The Pound Sterling is trading 0.1% higher at around 1.3360 against the US Dollar. The gain is attributed to the US Dollar nearing its five-week low, with speculation about the Federal Reserve reducing interest rates next week.
GBP USD Steady During Asian Trading
GBP/USD remains steady near 1.3330 during Asian trading hours, with traders awaiting a US inflation report. The delayed US Personal Consumption Expenditures (PCE) Price Index report for September may influence future US interest rate decisions.
The GBP seems to be outperforming the USD in light of potential Federal Reserve policy changes, and traders are keenly observing market movements. Markets are fast-paced, subject to change, and involve risks, emphasising the importance of thorough research before investment decisions.
With the Federal Reserve widely expected to cut interest rates next week, we are seeing a clear weakening of the US Dollar. Markets are currently pricing in a near-90% probability of a 25-basis-point cut, a significant shift that reflects the cooling inflation data we’ve seen over the past few months. This high level of certainty means the path of least resistance for dollar-paired currencies is upward, at least for now.

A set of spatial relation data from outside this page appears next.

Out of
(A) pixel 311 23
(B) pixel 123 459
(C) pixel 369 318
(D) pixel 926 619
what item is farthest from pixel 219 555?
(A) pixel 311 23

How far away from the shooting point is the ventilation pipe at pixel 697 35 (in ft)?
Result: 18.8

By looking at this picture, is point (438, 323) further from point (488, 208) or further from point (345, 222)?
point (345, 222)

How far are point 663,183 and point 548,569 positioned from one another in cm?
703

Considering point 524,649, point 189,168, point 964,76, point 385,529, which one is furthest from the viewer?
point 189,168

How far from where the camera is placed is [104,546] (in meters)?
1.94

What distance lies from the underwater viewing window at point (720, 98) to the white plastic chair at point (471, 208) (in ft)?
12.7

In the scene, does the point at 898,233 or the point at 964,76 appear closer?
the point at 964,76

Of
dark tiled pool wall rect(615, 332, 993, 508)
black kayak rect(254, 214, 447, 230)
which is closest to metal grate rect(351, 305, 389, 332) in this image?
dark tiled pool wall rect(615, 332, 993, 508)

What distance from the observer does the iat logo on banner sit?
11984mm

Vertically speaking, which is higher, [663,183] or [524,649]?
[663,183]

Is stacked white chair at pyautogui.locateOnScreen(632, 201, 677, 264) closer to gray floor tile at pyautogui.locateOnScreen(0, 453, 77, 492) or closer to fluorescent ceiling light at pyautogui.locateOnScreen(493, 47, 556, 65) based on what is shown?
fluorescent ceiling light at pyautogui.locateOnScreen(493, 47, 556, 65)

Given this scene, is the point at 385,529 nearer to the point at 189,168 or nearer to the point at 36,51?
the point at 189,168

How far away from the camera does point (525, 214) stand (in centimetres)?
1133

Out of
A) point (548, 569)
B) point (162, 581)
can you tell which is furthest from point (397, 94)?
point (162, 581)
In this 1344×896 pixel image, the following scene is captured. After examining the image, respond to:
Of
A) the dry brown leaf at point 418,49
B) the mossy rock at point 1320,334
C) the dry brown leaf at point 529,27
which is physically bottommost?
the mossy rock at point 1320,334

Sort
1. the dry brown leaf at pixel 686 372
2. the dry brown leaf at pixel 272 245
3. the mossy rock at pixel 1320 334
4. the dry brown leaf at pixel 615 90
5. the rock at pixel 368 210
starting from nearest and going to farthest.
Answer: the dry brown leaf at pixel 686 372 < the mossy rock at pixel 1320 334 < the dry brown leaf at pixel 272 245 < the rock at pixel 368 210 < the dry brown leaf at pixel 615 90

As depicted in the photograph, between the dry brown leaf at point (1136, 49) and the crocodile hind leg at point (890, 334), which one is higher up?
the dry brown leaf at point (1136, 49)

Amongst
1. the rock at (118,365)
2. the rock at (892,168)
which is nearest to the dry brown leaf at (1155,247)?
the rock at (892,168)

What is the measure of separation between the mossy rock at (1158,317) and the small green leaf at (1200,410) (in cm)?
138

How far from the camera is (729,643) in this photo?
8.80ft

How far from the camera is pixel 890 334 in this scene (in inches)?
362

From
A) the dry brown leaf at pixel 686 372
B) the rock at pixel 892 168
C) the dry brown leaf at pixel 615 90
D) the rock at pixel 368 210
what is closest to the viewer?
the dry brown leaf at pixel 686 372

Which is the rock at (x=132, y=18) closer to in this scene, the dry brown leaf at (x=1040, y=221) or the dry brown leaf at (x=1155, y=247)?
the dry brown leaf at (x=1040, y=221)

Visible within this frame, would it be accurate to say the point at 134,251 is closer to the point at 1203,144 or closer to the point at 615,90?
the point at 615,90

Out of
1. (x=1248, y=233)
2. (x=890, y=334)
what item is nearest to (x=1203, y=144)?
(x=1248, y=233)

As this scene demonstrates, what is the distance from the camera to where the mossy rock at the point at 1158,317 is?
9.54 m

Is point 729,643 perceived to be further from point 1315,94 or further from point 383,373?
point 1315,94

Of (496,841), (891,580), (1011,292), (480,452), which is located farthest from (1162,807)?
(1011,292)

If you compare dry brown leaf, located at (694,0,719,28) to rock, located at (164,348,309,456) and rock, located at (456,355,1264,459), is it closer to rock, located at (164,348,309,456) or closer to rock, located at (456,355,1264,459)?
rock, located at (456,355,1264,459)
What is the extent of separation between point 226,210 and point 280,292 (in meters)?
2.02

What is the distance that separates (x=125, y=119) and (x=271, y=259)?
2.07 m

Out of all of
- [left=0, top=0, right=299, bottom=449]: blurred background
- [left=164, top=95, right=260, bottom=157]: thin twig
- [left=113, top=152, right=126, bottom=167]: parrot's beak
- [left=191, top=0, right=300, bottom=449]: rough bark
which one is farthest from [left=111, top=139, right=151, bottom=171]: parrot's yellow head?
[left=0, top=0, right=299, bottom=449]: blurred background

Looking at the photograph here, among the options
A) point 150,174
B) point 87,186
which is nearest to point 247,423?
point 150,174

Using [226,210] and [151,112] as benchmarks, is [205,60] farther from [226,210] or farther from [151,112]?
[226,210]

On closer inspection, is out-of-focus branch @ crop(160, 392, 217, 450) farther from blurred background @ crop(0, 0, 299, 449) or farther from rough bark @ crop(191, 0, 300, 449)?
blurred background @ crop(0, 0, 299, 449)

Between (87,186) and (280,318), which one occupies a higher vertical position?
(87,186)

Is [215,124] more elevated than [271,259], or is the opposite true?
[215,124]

Trading Considerations for GBP USD
For GBP/USD, which is now trading above 1.3300, the trend appears strong. This level is significant, as it surpasses the highs we saw during the 2023-2024 trading range, suggesting a major breakout. Derivative traders could consider buying call options on the pound to capitalize on further upside momentum while defining their risk ahead of the Fed’s announcement.
However, we must be cautious of a “buy the rumor, sell the fact” scenario. Because the rate cut is so heavily anticipated, the dollar’s decline may already be fully priced into the market. A common pattern, seen during the Fed’s policy pivot back in 2019, is for a currency to reverse course once the expected news officially breaks.
This environment is also pushing assets like Gold toward record highs, with the metal currently holding at $4,200. The anticipation is causing a rise in implied volatility, which means options are becoming more expensive across the board. We should monitor volatility indexes closely, as elevated premiums can make certain strategies less attractive.
The immediate focus for today, December 5th, is the US Personal Consumption Expenditures (PCE) inflation report. A surprisingly strong inflation number, perhaps coming in higher than the recent 2.6% annual rate from October, could force the market to rapidly reassess the odds of a cut. Such an outcome would likely trigger a sharp rally in the dollar and punish those positioned for its decline.